Craiglist could be the best site ever created. I've bought sold and sold some more on this site and have always had the pleasure of meeting the best people. Recently, I found out how bad I am with directions. I was talking to a guy about a trainer recently posted on Craigslist. We did the usual dance, I like it..., it's brand new barely used.., nice.., I'll be over tonight to check it out. Map quested the guys road and later called on my way to get the house number. Simsbury is big and dark at 7 pm so of course I got way lost, deep forest lost. After driving up and down side streets and back tracking for the elusive Clifdon Drive, I found it. Nearly a half hour after I said I would arrive to peek at the trainer. Took a left on the road, mashed my face to the windshield to look for house numbers and was flagged down, or so I thought, by a guy out at the end of his drive. Rolled down the window asked if he was Steve? Yes, he said. Sorry I'm late, I have no GPS and no sense of direction. No sweat, pull on in, he said. After some brief chat about the loads of snow and size of Simsbury I proceeded to follow him into his house. Standing on the welcome mat Steve took of his shoes and stood tall. His wife at the top of the stairs laid into him about not picking up his cell because they need dog food and milk. I'd yell at you now, but he's here now, she said. She later came down introduced herself and we talked again about the darkness in Simsbury, black hole dark.
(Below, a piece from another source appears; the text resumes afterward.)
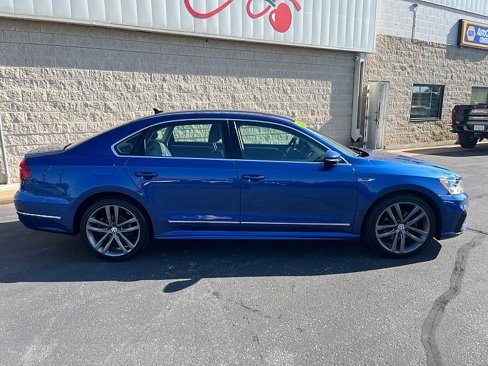 Used 2017 Volkswagen Passat 1.8T R-Line image 9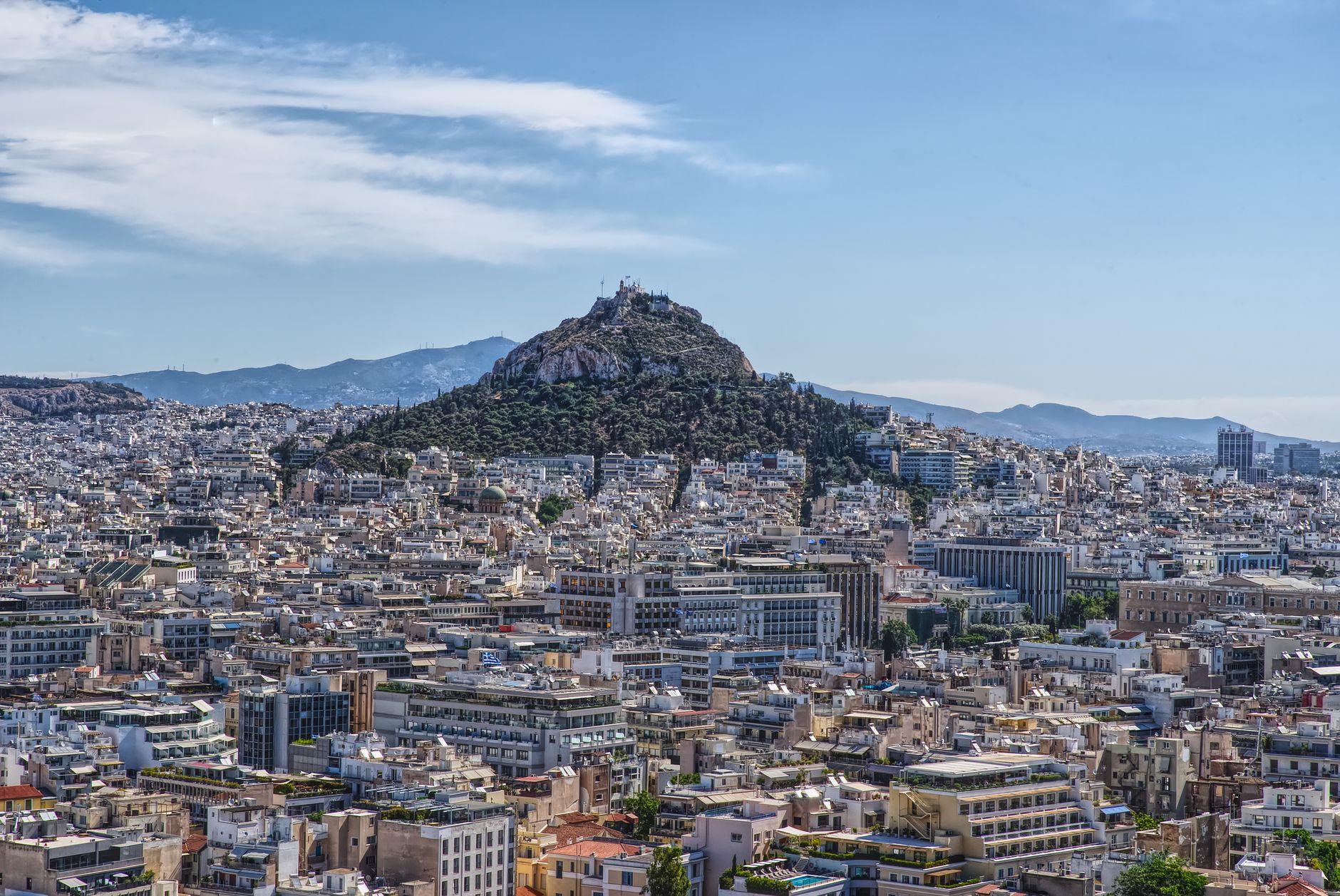 Athens Photography Walk 2026: Best Angles, Golden Hour Spots & Hidden Views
After a few laughs and some chit chat...1o minutes worth. Steve said so, what are we doing tonight? I immediately thought to those nasty posts on craigslist and thought we may have miscommunicated about what the trainer actually was...perhaps it was code for swinging for something. After some awkward silence I said, I'm here for the trainer? The trainer? They all looked confused. Yeah, the trainer you have for sale. Again, silence. They then burst out laughing. We aren't selling anything. I asked if this was 32 Clifdon and they again bellowed with laughter, no it's 4. After some more gut wrenching laughter, I wished them a Merry Christmas and ran to my car.
It appears he was just getting his garbage can and throwing a friendly wave to a passer by. But his name just happened to be Steve. He thought I was there to see his wife about something. He had just got home from work so the classic.....i thought he was here to see you and i thought he was with you was in effect.
I need a Tom Tom. Finally did find the house and get the trainer.